#### [WRITTEN REQUEST 1]
According to the extract about the new calendar, how many Orff workshops are scheduled for January?

#### [EXTRACT]
The New Year has turned and is gaining momentum, the rains have come in San Francisco and now is the time to look ahead. A friend sends last year’s jokes to me, things like:

 

“2019 resolution: Stay away from negative people.

  2020 resolution: Stay away from positive people.”

 

And then: 

 

“Worst purchase of 2020: A calendar planner.”

 

And yet, I put my new calendar up and begin to fill in those little squares. The weeklies— Zoom music class with my granddaughter’s 3rdgrade in Portland. The bi-monthlies—Men’s Group starting our 31styear together. The monthlies—Zoom alum sing, live neighborhood sing. I have three Orff workshops in January, one in February, one in March and the hope for part III of my 6-week Jazz History Course starting in February. So the old adage of the three things that make life satisfying—worthy work, something to look forward to, someone to share it with—all look promising in the months to come.

#### [WRITTEN REQUEST 2]
Keep only those lines of the records that contain the string "closer", treating uppercase and lowercase as distinct.

#### [EXERCISE INPUT]

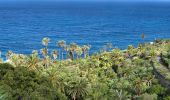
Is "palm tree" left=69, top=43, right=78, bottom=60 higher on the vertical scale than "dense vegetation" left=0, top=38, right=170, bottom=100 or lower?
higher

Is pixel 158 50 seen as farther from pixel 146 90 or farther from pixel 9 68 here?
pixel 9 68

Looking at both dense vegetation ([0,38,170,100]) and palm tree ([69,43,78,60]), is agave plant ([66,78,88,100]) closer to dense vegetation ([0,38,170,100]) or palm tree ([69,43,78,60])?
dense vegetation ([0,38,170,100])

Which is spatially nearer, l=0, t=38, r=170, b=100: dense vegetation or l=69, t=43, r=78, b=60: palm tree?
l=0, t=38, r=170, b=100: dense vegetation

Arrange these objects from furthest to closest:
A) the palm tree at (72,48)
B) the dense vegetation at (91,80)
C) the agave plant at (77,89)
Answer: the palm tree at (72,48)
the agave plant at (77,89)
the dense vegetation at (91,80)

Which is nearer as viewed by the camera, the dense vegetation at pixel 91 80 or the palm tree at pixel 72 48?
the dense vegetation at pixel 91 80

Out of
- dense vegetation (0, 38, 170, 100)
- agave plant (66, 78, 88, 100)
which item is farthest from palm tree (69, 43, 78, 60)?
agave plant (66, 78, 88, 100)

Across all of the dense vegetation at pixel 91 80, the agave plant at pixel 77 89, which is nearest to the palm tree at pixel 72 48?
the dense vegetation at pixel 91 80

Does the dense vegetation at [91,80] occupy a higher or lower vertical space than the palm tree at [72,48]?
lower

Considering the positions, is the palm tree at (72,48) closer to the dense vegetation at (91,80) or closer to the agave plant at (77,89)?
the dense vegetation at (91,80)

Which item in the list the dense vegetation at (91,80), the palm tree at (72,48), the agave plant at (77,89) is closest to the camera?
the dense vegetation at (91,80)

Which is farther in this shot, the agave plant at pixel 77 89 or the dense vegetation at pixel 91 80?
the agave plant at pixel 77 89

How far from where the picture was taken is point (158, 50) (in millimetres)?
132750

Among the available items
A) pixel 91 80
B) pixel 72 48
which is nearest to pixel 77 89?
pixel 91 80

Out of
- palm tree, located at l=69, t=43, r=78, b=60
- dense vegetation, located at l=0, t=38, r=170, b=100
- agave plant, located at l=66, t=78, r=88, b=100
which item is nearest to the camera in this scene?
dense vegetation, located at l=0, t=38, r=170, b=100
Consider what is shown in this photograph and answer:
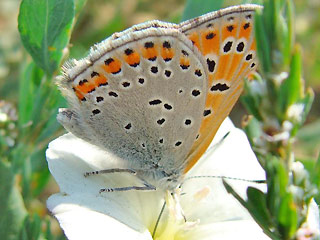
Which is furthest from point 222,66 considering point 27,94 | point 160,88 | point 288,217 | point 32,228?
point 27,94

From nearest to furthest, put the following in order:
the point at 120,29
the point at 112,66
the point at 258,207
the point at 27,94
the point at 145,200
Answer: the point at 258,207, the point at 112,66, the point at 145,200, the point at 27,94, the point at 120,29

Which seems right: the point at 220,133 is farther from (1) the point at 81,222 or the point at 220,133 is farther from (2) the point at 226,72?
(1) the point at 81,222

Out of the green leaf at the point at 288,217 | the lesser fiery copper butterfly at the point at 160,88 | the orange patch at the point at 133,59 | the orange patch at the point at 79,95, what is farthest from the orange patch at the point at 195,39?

#### [WORKED SOLUTION 1]
Three.

#### [WORKED SOLUTION 2]
Looking at both dense vegetation ([0,38,170,100]) and palm tree ([69,43,78,60]), is agave plant ([66,78,88,100]) closer to dense vegetation ([0,38,170,100]) or palm tree ([69,43,78,60])?
Considering the positions, is the palm tree at (72,48) closer to the dense vegetation at (91,80) or closer to the agave plant at (77,89)?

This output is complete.